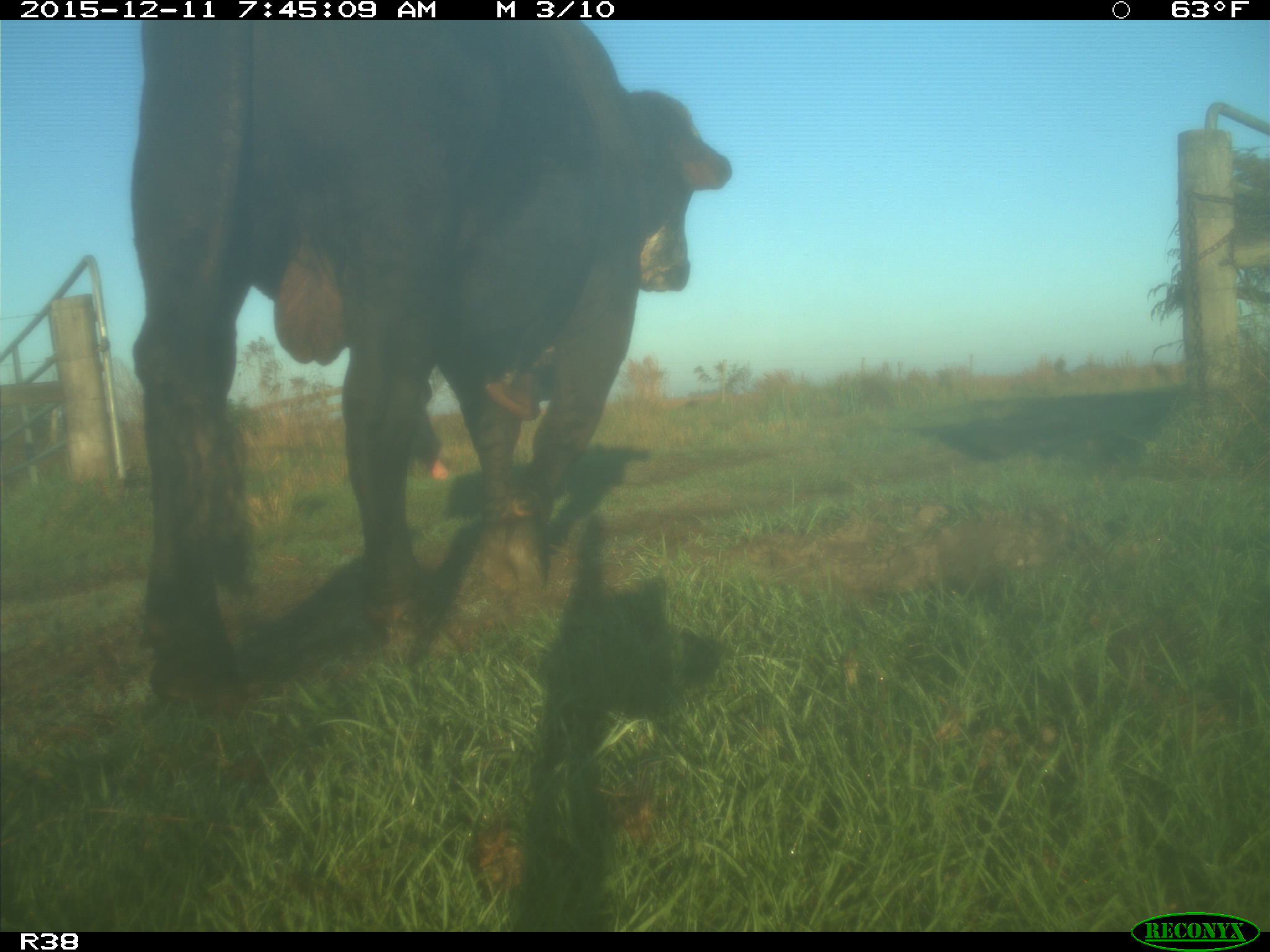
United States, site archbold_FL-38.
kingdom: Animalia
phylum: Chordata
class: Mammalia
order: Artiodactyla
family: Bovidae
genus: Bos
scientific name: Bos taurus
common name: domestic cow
□ □ □ □ □
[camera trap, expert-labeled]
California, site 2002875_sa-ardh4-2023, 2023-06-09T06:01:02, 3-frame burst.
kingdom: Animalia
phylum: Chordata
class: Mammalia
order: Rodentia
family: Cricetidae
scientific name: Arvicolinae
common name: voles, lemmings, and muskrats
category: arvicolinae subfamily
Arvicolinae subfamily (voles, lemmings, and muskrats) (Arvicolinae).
□ □ □ □ □
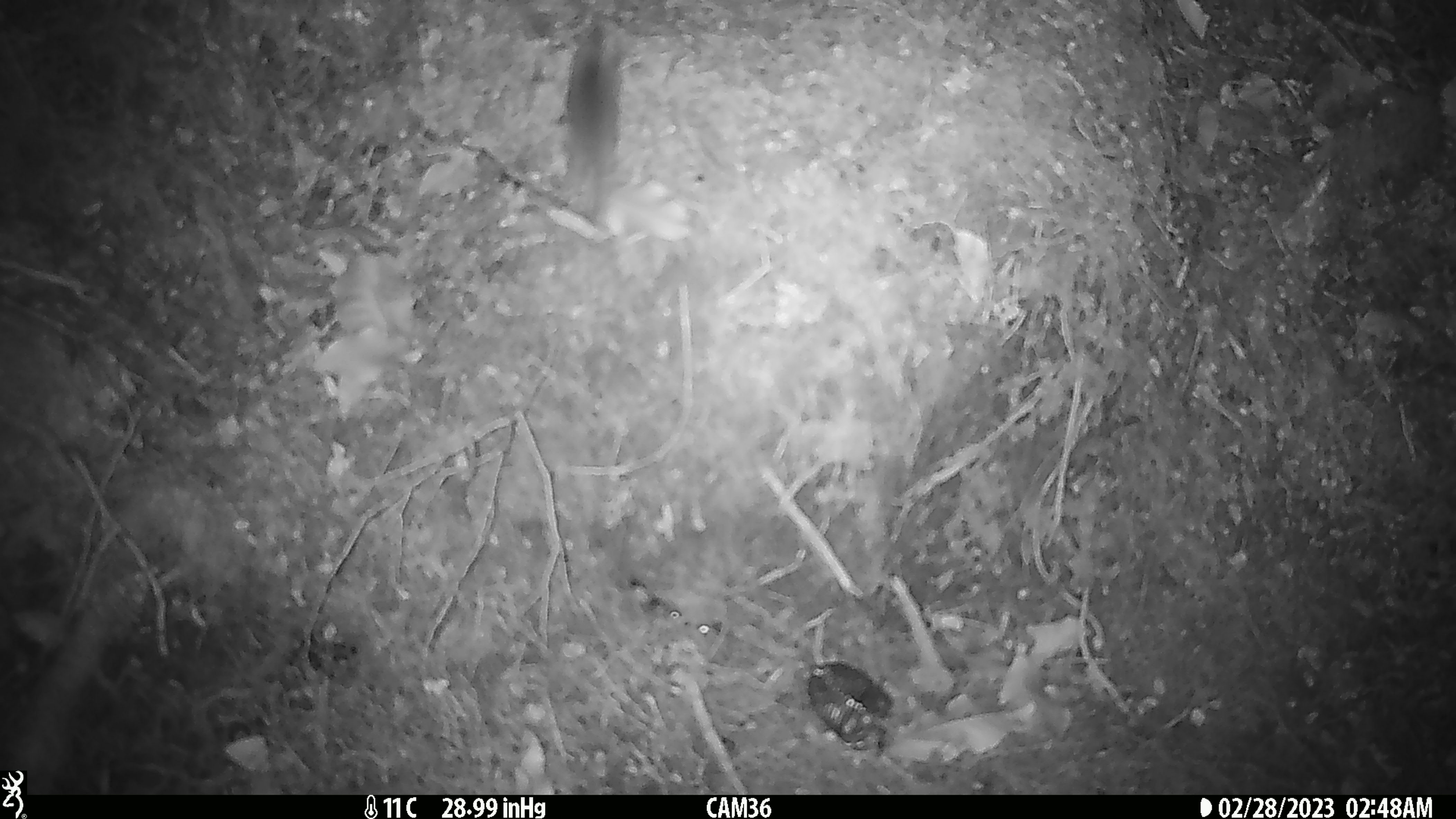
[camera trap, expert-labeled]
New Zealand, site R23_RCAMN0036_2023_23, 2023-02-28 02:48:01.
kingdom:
□ □ □ □ □
▶ [Required action]:
Your task for the entries above: copy exactly the span starting with the line with "United States, site archbold_FL-38." and going on through the line with "common name: domestic cow", both lines included, and nothing else.

▶ [Result of this exercise]:
United States, site archbold_FL-38.
kingdom: Animalia
phylum: Chordata
class: Mammalia
order: Artiodactyla
family: Bovidae
genus: Bos
scientific name: Bos taurus
common name: domestic cow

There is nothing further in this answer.